Summary: Regression(2.052): Appending code-unit from multi-unit code-point at compile-...
Status: RESOLVED FIXED
Alias: None
Product: D
Classification: Unclassified
Component: dmd (show other issues)
Version: D2
Hardware: Other Windows
: P2 regression
Assignee: No Owner
URL:
Keywords: wrong-code
Depends on:
Blocks:
 
Reported: 2011-03-08 17:46 UTC by Nick Sabalausky
Modified: 2015-06-09 05:15 UTC (History)
2 users (show)

See Also:


Attachments

Note You need to log in before you can comment on or make changes to this issue.
Description Nick Sabalausky 2011-03-08 17:46:13 UTC
static assert( (""~"\©"[0]).length == 1 );

That passes on 2.051, but fails on 2.052 with "static assert (2u == 1u) is false"

This is likely *not* related to issue 5717, since that test case works in 2.052.
Comment 1 Nick Sabalausky 2011-03-08 17:50:42 UTC
Rather, this is *not the same as* issue 5717. They may be related.
Comment 2 Don 2011-03-11 04:58:38 UTC
Like bug 5717, this was caused by the fix to bug 4389 (char[]~dchar and wchar[]~dchar *never* worked).
The problem is in constfold.c, Cat(). 

It erroneously assumes that all concatenation is equivalent to string ~ dchar. But this isn't true for char[]~char, wchar[]~wchar, (this happens during constant-folding optimization, which is how it manifests in the test case). In such cases the dchar encoding should not occur - it should just give an encoding length of 1, and do a simple memcpy.

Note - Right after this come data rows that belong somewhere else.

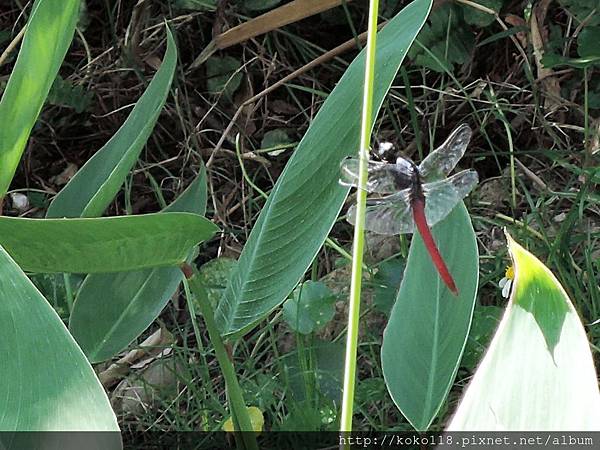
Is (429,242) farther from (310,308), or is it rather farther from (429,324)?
(310,308)

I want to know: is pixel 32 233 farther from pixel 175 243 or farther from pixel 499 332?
pixel 499 332

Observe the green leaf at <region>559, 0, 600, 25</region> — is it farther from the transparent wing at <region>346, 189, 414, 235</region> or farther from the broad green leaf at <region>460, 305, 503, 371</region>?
the transparent wing at <region>346, 189, 414, 235</region>

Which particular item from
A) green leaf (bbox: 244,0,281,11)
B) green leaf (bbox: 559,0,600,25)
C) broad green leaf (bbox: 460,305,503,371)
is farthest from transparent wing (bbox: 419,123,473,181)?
green leaf (bbox: 244,0,281,11)

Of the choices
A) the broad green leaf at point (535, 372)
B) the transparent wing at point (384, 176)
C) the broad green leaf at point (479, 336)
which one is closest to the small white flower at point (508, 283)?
the broad green leaf at point (479, 336)

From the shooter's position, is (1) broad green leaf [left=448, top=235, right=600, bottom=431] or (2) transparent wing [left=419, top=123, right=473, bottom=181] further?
(2) transparent wing [left=419, top=123, right=473, bottom=181]

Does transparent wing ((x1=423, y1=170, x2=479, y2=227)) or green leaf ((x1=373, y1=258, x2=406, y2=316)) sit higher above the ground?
transparent wing ((x1=423, y1=170, x2=479, y2=227))
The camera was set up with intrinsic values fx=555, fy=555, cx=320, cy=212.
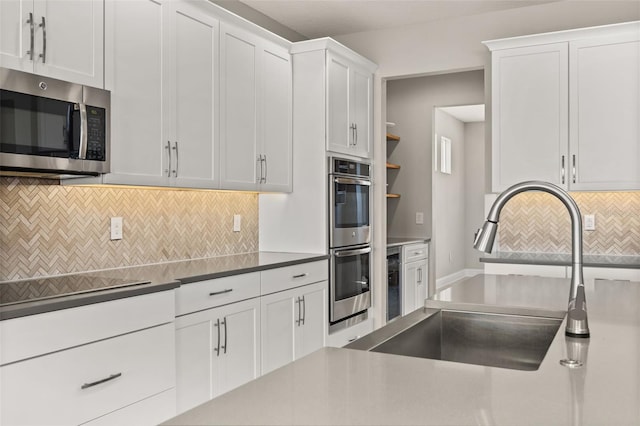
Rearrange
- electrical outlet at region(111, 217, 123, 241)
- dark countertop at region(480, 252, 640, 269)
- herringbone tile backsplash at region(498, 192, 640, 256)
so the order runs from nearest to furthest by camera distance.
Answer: electrical outlet at region(111, 217, 123, 241)
dark countertop at region(480, 252, 640, 269)
herringbone tile backsplash at region(498, 192, 640, 256)

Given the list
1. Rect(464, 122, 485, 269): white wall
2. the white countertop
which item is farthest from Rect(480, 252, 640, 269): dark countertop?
Rect(464, 122, 485, 269): white wall

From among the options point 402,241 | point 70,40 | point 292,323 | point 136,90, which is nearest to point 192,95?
point 136,90

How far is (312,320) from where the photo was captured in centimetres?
378

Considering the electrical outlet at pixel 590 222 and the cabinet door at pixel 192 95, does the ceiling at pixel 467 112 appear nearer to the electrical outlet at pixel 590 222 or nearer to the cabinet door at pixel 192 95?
the electrical outlet at pixel 590 222

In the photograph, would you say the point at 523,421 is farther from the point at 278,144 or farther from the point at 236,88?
the point at 278,144

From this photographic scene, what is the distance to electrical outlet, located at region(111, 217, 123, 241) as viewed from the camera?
119 inches

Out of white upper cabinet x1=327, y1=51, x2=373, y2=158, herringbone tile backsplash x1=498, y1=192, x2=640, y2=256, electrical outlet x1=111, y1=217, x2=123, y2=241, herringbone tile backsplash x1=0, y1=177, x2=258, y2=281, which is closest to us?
herringbone tile backsplash x1=0, y1=177, x2=258, y2=281

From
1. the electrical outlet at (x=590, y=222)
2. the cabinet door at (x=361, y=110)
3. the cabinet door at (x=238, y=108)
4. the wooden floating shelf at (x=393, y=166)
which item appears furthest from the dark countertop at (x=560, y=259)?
the wooden floating shelf at (x=393, y=166)

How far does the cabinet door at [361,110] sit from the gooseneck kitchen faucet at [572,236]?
3068mm

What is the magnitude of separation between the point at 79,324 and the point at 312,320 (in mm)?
1960

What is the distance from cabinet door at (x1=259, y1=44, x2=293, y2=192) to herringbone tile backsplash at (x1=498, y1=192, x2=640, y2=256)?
1.79 meters

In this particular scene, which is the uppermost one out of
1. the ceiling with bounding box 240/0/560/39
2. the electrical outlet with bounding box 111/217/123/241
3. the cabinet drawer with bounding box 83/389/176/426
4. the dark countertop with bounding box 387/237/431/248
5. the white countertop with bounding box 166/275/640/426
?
the ceiling with bounding box 240/0/560/39

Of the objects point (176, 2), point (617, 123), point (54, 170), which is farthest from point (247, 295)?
point (617, 123)

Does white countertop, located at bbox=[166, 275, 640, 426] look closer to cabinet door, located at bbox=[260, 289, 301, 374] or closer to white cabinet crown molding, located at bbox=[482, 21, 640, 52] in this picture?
cabinet door, located at bbox=[260, 289, 301, 374]
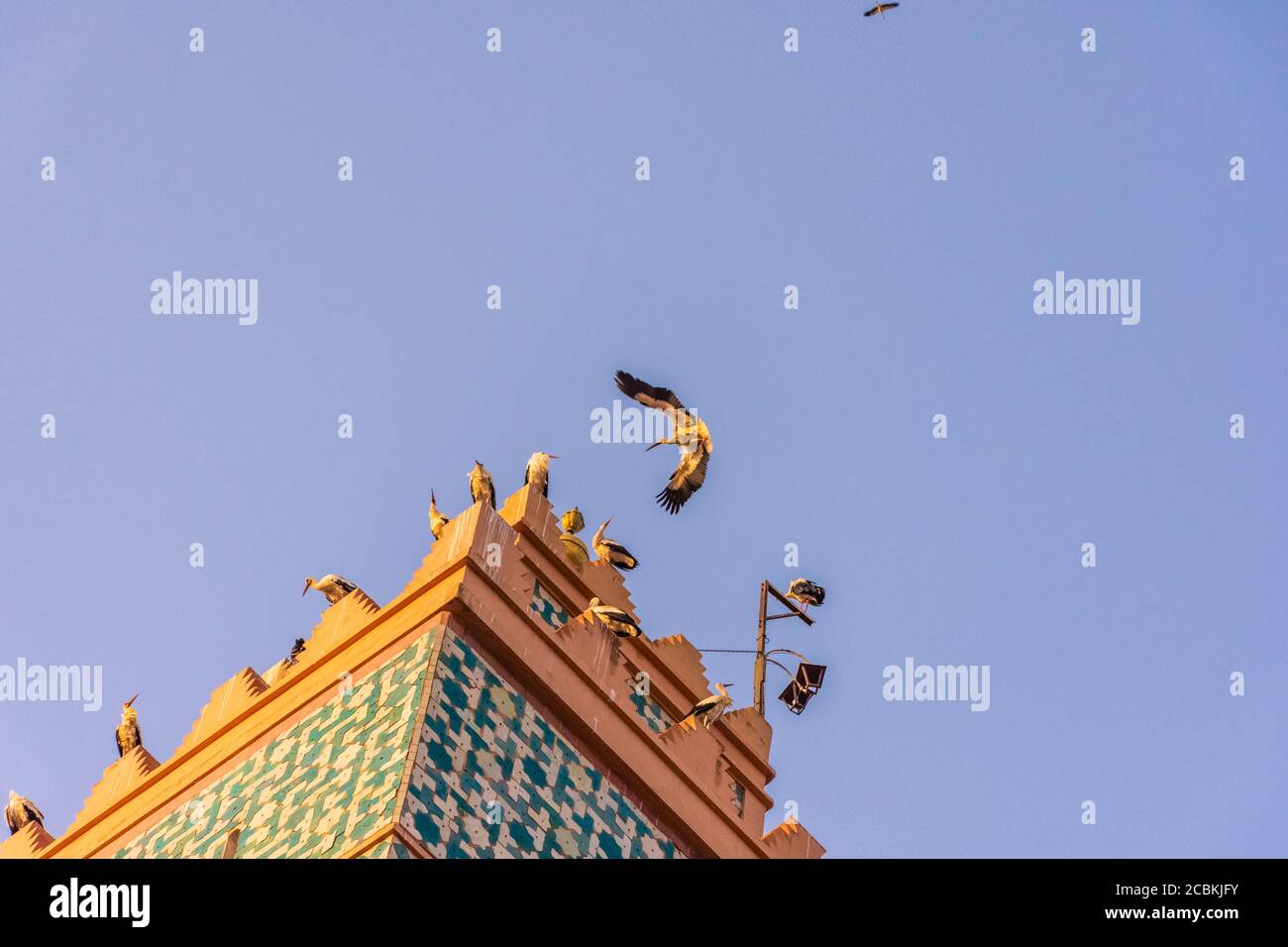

It applies to everything of the form (e2->op == TOKint64) in that function.

(1)        size_t len = es1->len + utf_codeLength(sz, v);
        s = mem.malloc((len + 1) * sz);
        memcpy(s, es1->string, es1->len * sz);
(2)        utf_encode(sz, (unsigned char *)s + , v);

Lines (1) and (2) are valid for hetero concatenation, but when both types are the same the lines should be:

(1)     size_t len = es1->len + 1;

(2)     memcpy((unsigned char *)s + (sz * es1->len), &v, sz);

This should definitely be factored out into a helper function -- it's far too repetitive already.